Forcé peu après de quitter la France à cause de ses opinions hétérodoxes, il compta trop sur la générosité de celui-ci et se réfugia à Genève.

Le Réformateur genevois, oubliant les lois de l’hospitalité et ne prenant conseil que de son zèle de chrétien, exagéré jusqu’au fanatisme, et de sa rancune, fit jeter le voyageur dans un cachot où il eut à souffrir mille privations, mille gênes ; et n’ayant pu obtenir de lui la rétractation de ses erreurs, il le mit en jugement.

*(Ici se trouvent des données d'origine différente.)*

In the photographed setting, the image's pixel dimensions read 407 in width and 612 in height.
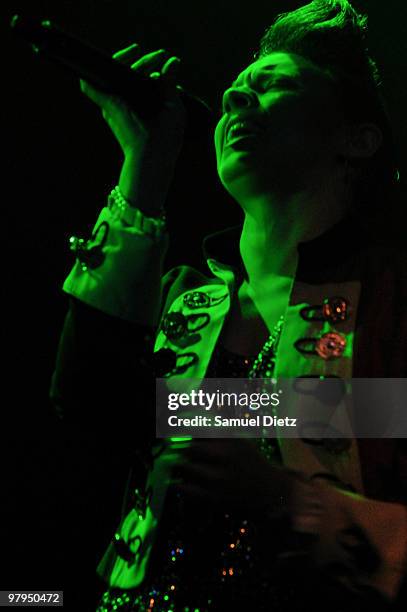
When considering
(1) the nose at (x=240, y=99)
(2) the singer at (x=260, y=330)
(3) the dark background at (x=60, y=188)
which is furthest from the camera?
(3) the dark background at (x=60, y=188)

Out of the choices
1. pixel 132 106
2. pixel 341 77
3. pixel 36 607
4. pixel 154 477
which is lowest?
pixel 36 607

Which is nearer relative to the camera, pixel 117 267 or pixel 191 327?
pixel 117 267

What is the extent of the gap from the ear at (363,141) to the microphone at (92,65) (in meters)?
0.35

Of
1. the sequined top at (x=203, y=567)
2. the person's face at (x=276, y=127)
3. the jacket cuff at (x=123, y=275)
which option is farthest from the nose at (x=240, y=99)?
the sequined top at (x=203, y=567)

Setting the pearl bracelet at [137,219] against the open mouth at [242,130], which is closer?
the pearl bracelet at [137,219]

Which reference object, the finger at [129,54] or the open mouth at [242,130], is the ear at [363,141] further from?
the finger at [129,54]

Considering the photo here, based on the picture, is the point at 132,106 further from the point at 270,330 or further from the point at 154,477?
the point at 154,477

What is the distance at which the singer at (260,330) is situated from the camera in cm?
70

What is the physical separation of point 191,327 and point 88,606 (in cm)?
52

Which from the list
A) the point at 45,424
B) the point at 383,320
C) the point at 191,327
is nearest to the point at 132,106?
the point at 191,327

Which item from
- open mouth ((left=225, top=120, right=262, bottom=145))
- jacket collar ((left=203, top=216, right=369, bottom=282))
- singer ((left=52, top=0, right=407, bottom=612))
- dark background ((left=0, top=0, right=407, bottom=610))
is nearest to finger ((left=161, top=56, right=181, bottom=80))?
singer ((left=52, top=0, right=407, bottom=612))

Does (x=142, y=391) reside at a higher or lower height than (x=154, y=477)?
higher

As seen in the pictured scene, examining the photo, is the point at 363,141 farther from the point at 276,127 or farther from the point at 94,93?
the point at 94,93

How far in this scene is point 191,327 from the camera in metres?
1.04
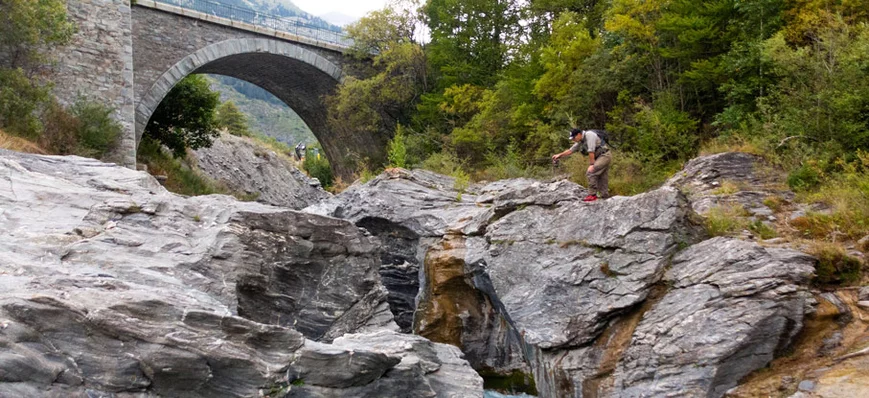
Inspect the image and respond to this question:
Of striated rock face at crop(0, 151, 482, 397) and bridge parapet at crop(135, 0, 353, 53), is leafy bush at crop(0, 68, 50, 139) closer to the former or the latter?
striated rock face at crop(0, 151, 482, 397)

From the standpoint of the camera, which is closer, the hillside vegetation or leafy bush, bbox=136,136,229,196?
the hillside vegetation

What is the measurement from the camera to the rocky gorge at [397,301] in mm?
5738

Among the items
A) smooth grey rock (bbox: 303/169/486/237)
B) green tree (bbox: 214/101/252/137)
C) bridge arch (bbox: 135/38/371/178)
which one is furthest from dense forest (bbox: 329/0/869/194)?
green tree (bbox: 214/101/252/137)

Le tribunal s’assembla le 21 octobre 1553, délibéra trois jours et rendit un arrêt qui condamnait l’Espagnol au feu[1] ; Servet en étant instruit poussa des sanglots déchirants et cria miséricorde.

Farel, d’après l’ordre du Conseil, se présenta au condamné le jour de l’exécution de la sentence et le pressa vivement de se rétracter ; mais lui, quoique fort abattu, en proie à la prostration, déjà moralement mort, ne voulut point y consentir. Il fut amené devant l’hôtel-de-ville, au milieu d’une grande affluence d’habitants qui remarquaient avec compassion son effrayante maigreur et ses cheveux blanchis par une courte captivité.

  1. Calvin avait eu soin de prendre l’avis, au préalable, des églises reformées de la Suisse qui avaient opiné pour le bûcher.